Alvares v. Erickson, 514 F.2d 156, 161 (9th Cir.), cert. denied, 423 U.S. 874, 96 S.Ct. 143, 46 L.Ed.2d 106 (1975) and AFL v. Western Union Telegraph Co., 179 F.2d 535, 538 (6th Cir. 1950), cited by appellants, hold that linked trust and collective bargaining agreements are “contracts” under § 301; they do not hold, however, that a trust agreement must always be inseparable from a bargaining agreement to fall within the ambit of § 301. The surviving Trust Agreement here is sufficient for jurisdiction under § 301.
The employee trustees may maintain this action under § 301 against the employer trustees for contract violations. Crawford v. Cianciulli, supra, at 366-67; Raymond v. Hoffman, 284 F.Supp. 596, 599-600 (E.D.Pa.1966) (alternate holding); see Lewis v. Benedict Coal Corp., 361 U.S. 459, 80 S.Ct. 489, 4 L.Ed.2d 442 (1960) (by implication) (suit by trustees for royalties under bargaining agreement); Nedd v. United Mine Workers of America, supra, at 197-98; Alvares v. Erickson, supra, at 162-64; cf. Allied Chemical Workers of America, Local No. 1 v. Pittsburgh Plate Glass Co., supra, 404 U.S. at 181 n. 20, 92 S.Ct. 383 (dictum); Smith v. Evening News Ass’n, 371 U.S. 195, 199-201, 83. S.Ct. 267, 9 L.Ed.2d 246 (1962).2
Finally, the District Judge did not err in granting the preliminary injunction here. Judge Pierce based his order on the conclusion that termination of benefits during the strike period would irreparably harm the employees and that the employee trustees were likely to prevail on the merits of their action. See Triebwasser & Katz v. American Tel. & Tel. Co., 535 F.2d 1356, 1358-59 (2d Cir. 1976); Sonesta Int’l Hotels Corp. v. Wellington Associates, 483 F.2d 247, 250 (2d Cir. 1973). Appellants challenge the finding of irreparable harm. In fact, the threatened termination of benefits such as medical coverage for workers and their families obviously raised the spectre of irreparable injury. Under the branch of preliminary injunction analysis employed by Judge Pierce, it was unnecessary to balance that possible hardship against any hardship incurred by the Fund: even had such a balance been performed, we would not say that the District Judge’s ruling was incorrect, or an abuse of discretion. Triebwasser & Katz, supra, at 1358.Z
Affirmed.

. Before the District Court held its hearing on the preliminary injunction, the trustees actually commenced arbitration. The employee trustees continued to demand injunctive relief to make certain that payments continued until the outcome of arbitration. So far as we are informed, arbitration is still proceeding.

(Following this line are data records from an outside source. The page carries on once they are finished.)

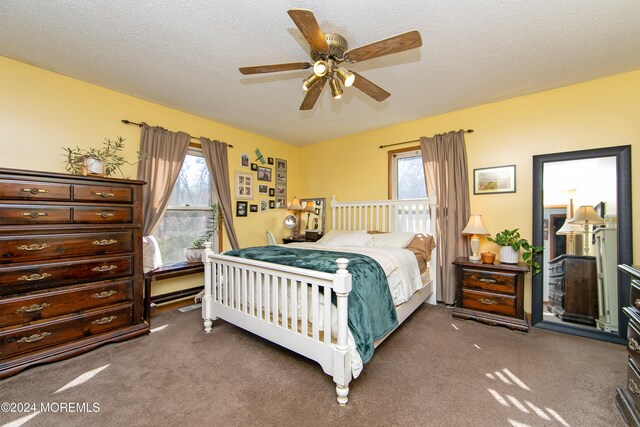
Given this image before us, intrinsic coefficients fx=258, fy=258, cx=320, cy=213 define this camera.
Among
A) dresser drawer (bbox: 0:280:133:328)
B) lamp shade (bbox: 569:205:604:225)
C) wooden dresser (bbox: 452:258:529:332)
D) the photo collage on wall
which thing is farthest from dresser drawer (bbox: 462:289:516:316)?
dresser drawer (bbox: 0:280:133:328)

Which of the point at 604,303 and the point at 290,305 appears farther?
the point at 604,303

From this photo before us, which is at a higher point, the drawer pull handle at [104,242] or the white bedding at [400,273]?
the drawer pull handle at [104,242]

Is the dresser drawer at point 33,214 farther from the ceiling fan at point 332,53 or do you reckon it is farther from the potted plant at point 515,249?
the potted plant at point 515,249

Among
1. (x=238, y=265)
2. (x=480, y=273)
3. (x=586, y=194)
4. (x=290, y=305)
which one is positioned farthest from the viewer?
(x=480, y=273)

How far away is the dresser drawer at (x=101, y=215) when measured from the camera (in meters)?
2.19

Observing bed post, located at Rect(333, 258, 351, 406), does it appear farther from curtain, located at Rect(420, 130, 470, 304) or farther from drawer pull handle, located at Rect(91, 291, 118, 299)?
curtain, located at Rect(420, 130, 470, 304)

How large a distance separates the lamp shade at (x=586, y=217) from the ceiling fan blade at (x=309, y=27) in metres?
2.96

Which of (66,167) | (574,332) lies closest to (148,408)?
(66,167)

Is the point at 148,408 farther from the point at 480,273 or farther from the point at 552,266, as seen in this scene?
the point at 552,266

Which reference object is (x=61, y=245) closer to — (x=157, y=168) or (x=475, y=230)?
(x=157, y=168)

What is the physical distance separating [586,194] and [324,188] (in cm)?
342

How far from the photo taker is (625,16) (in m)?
1.78

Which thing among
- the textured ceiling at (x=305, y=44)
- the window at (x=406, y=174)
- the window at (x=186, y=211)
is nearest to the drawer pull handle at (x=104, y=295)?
the window at (x=186, y=211)

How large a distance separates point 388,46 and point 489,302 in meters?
2.72
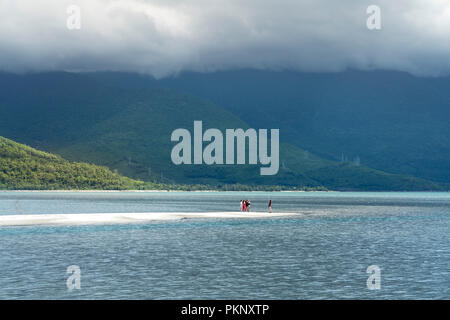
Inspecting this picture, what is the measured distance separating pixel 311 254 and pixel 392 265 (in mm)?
8764

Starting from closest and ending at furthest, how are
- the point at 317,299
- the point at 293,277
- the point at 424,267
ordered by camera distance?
the point at 317,299
the point at 293,277
the point at 424,267

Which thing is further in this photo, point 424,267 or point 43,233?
point 43,233

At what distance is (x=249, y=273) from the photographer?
43938 millimetres

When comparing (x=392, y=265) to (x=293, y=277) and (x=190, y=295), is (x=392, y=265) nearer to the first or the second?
(x=293, y=277)

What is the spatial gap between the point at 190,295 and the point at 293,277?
938 cm
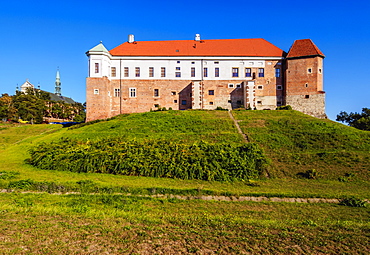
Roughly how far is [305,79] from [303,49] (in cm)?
570

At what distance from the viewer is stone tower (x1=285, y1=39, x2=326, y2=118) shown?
4153 cm

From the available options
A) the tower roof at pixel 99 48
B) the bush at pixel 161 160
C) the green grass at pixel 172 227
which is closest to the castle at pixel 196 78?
the tower roof at pixel 99 48

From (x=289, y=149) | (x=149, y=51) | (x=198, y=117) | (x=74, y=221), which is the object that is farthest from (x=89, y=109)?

. We emphasize that our holding is limited to this action to compel arbitration under the contract. Since no reliance was placed on § 302(c)(5) of the Labor Management Relations Act, 29 U.S.C. § 186(c)(5), we do not consider it as a jurisdictional foundation here, nor do we determine when § 301 is applicable, if at all, to a situation covered by § 302.